Her voice rises, louder, hotter, building from that cold start until it’s a shout. The others sit frozen, stunned, their eyes flicking back and forth between her and me.

“No, that’s not fair,” I say, heat rising in my chest. “I only?—”

“Oh,you only, did you?” She cuts me off again, viciously. “You only what? Only spy on girls you don’t like? Because let’s be honest—you’ve had it in for me since the moment I got here. Don’t deny it. You’re not exactly subtle. I’ve known from the start what you think of me—if you even think of me as a person at all.”

She grabs the crutch from beside her chair, shoving it under her arm, and rises in one sharp movement.

“Well, okay then, you great big stupid fucking ox.
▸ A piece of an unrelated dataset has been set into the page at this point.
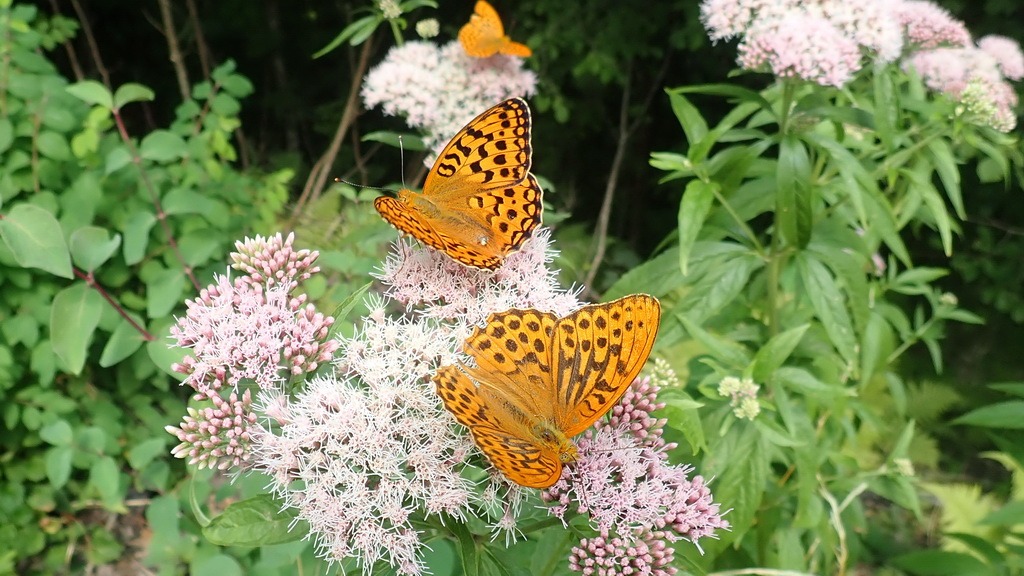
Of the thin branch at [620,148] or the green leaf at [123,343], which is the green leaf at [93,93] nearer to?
the green leaf at [123,343]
Have it your way.”

She pauses in the doorway, her chest heaving, then turns for one final jab.

“I don’t want to be here anyway, you… you… lousy stinking Wookie!”

And with that, she stomps out into the yard.

Southpaw lumbers to his feet, ready to follow, but she whirls on him, too.

“And you can stay here as well, you pestilent carpet on legs! Nobody asked you to come!”

The wolf-dog freezes, ears drooping. He lets out a soft whine, then slumps back down by the table, staring mournfully after her like a scolded child.

The silence afterward is thick enough to choke on.

Finally, Toby clears his throat, pasting on his brightest grin.

“Well,” he says. “Who’s for more bacon?”

CHAPTER 13

Eric

Women never fall for me. I’m just not the type women seem to want.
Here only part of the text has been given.